The study is testing a COVID-19 vaccine being developed by AstraZeneca and University of Oxford researchers at sites including India, the United States and the United Kingdom, where the adverse event was reported.
The nature of the safety issue and when it happened were not immediately known, although the participant is expected to recover, according to Stat News.
The report said suspension of the trial was having an impact on other AstraZeneca vaccine trials – as well as on clinical trials being conducted by other vaccine makers.
Nine leading U.S. and European vaccine developers pledged on Tuesday to uphold scientific safety and efficacy standards for their experimental vaccines despite the urgency to contain the coronavirus pandemic.

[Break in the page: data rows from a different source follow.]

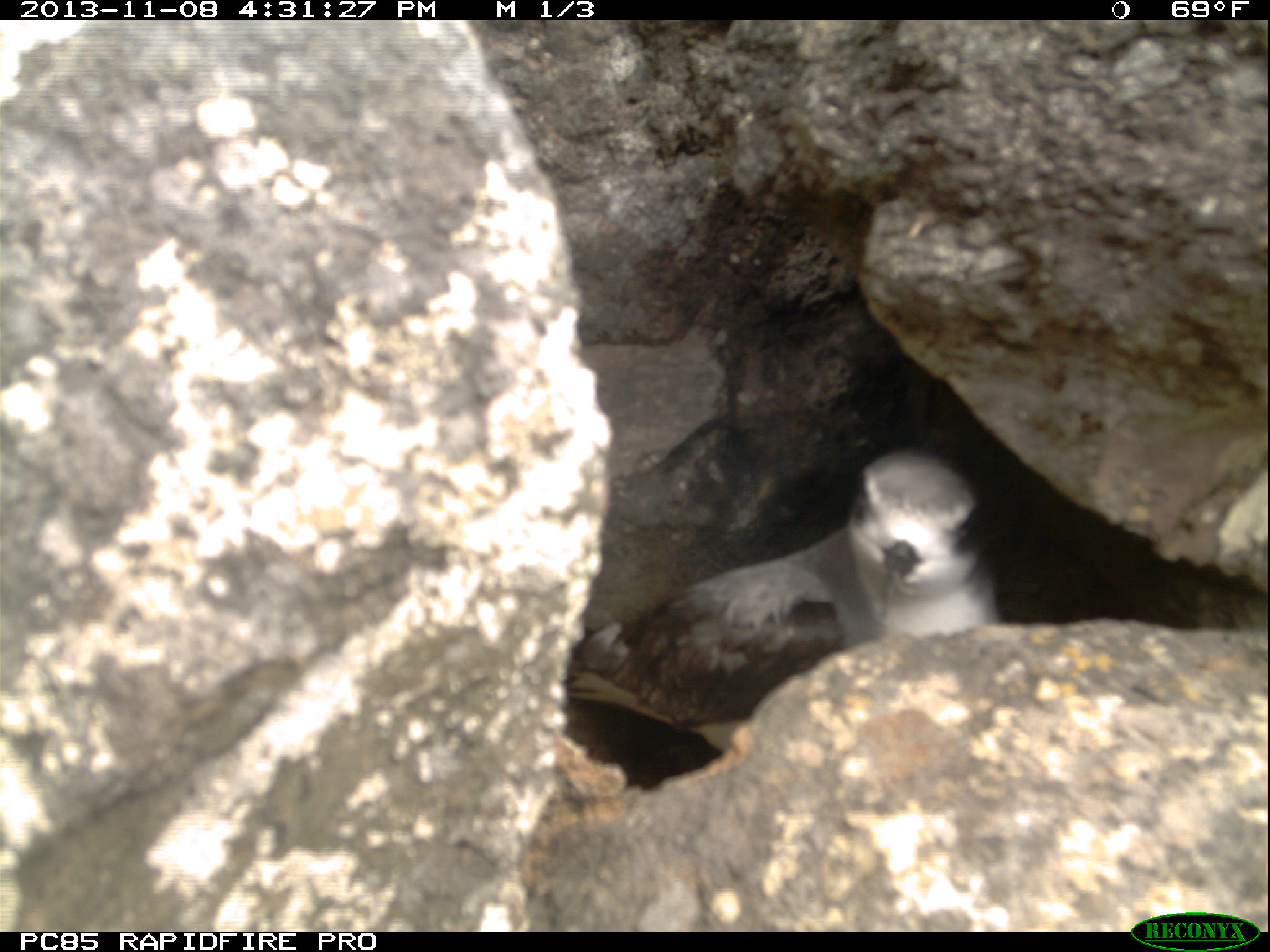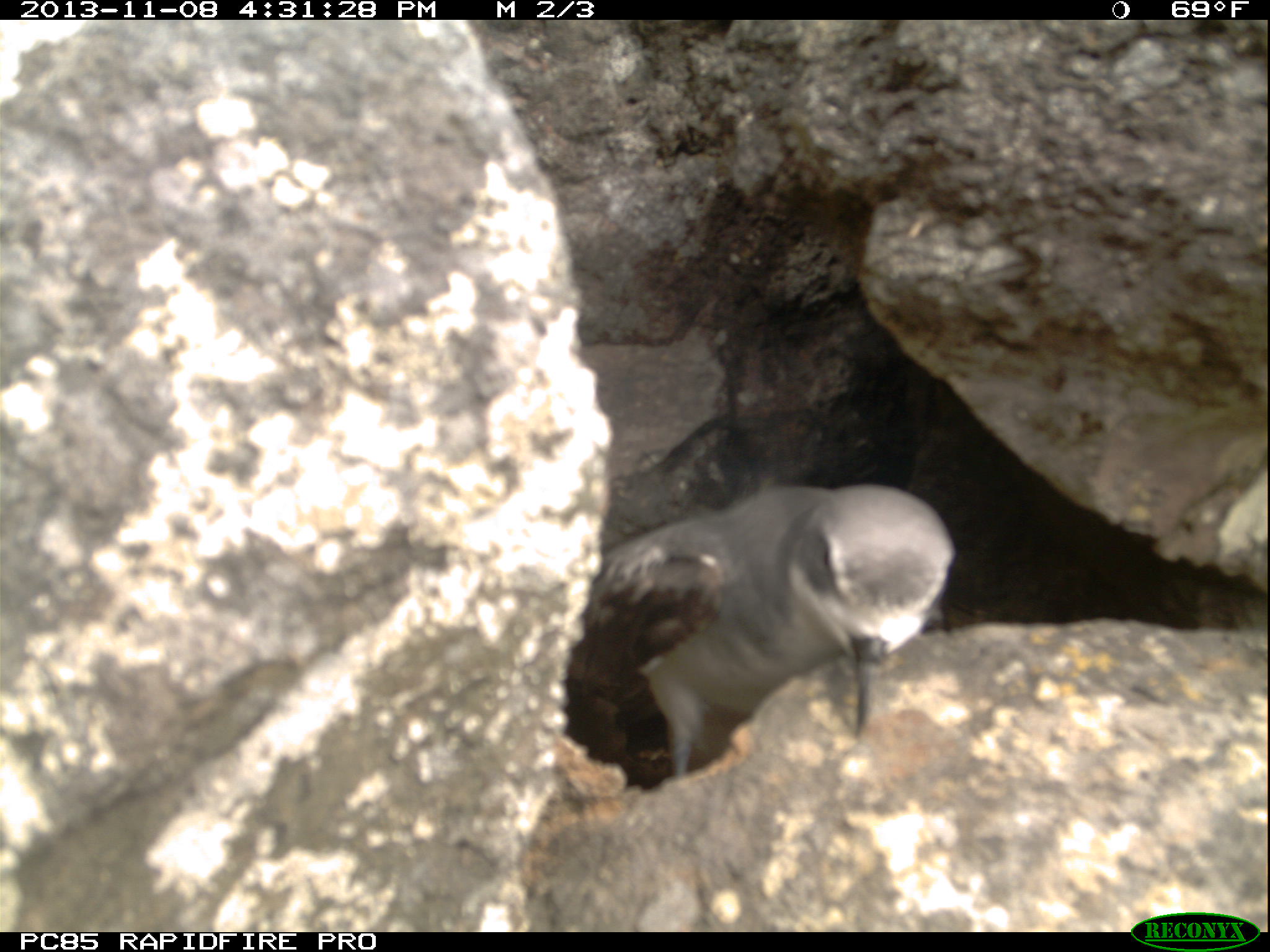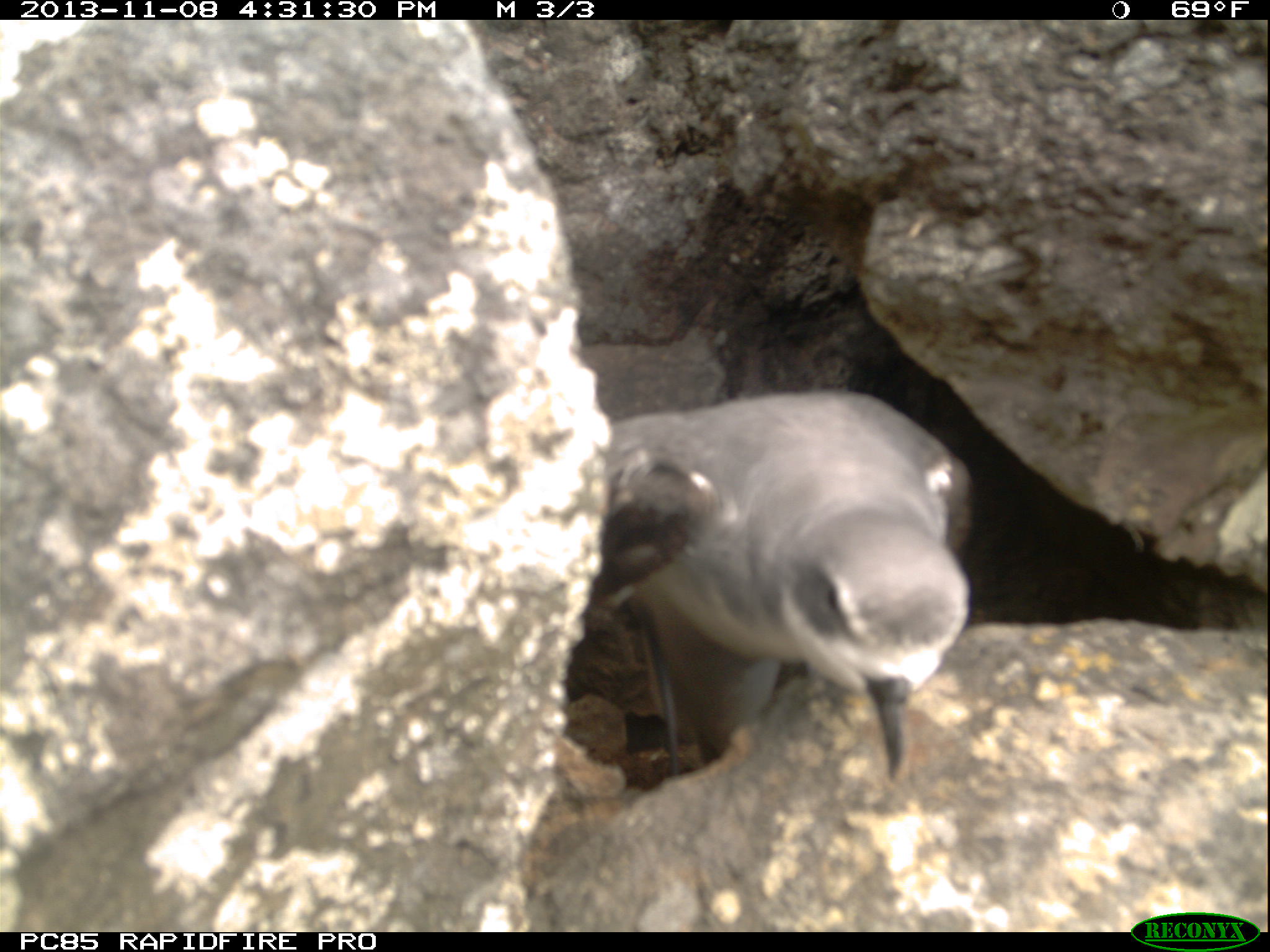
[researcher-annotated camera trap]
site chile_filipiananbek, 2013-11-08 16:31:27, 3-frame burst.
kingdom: Animalia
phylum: Chordata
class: Aves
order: Procellariiformes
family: Procellariidae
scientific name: Procellariidae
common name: petrel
Petrel (Procellariidae).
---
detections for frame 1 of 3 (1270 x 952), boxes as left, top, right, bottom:
petrel: 588, 446, 1006, 683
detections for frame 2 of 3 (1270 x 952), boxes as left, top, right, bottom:
petrel: 554, 480, 958, 786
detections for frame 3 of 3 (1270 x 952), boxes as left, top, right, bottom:
petrel: 560, 392, 980, 792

The companies, including AstraZeneca, Pfizer Inc and GlaxoSmithKline, issued what they called a “historic pledge” after a rise in concern that safety standards might slip in the face of political pressure to rush out a vaccine.
The companies said they would “uphold the integrity of the scientific process as they work towards potential global regulatory filings and approvals of the first COVID-19 vaccines.”.
The other signatories were Johnson & Johnson, Merck & Co, Moderna Inc, Novavax Inc, Sanofi and BioNTech.